What this task involves: Using the data below, set down every line from the one containing "El mono con cara de humano" through the one containing "Горицвіт весняний багаторічна", inclusive and unchanged. Pictures are to be skipped.

Data in this exercise:
§
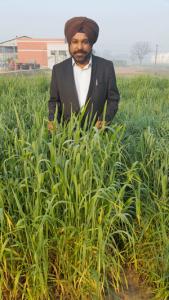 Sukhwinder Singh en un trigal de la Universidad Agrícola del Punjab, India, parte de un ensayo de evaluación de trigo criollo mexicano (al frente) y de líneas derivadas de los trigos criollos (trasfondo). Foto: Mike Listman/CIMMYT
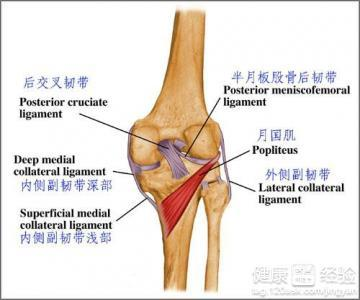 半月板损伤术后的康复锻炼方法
§
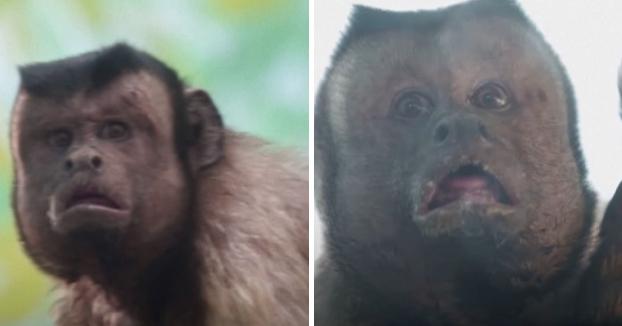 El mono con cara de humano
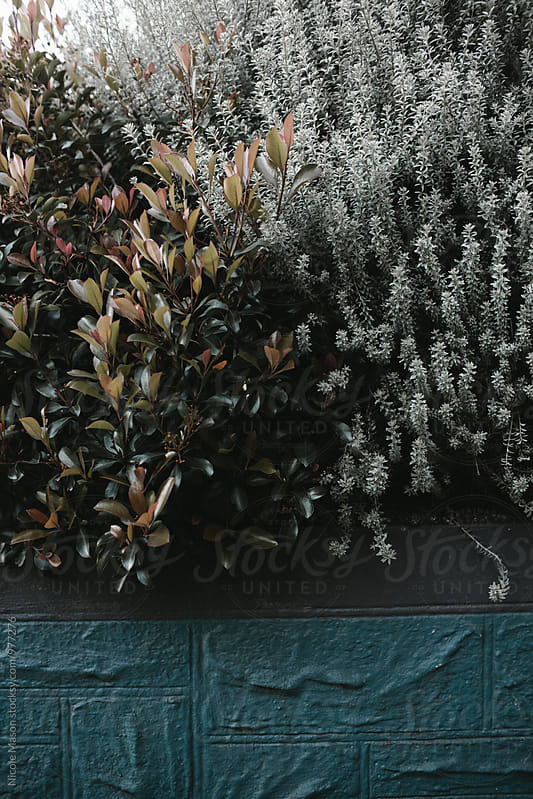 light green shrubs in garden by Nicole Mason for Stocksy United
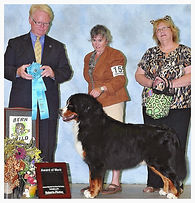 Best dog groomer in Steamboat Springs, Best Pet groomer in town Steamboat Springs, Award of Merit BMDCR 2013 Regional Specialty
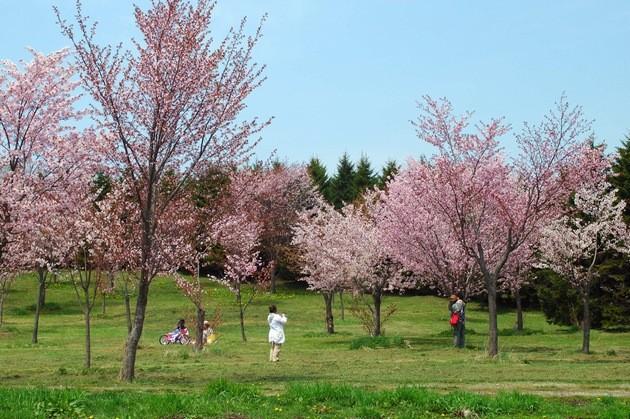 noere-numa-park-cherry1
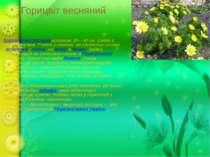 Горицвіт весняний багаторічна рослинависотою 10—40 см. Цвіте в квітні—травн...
§
Output below:
 El mono con cara de humano
 light green shrubs in garden by Nicole Mason for Stocksy United
 Best dog groomer in Steamboat Springs, Best Pet groomer in town Steamboat Springs, Award of Merit BMDCR 2013 Regional Specialty
 noere-numa-park-cherry1
 Горицвіт весняний багаторічна рослинависотою 10—40 см. Цвіте в квітні—травн...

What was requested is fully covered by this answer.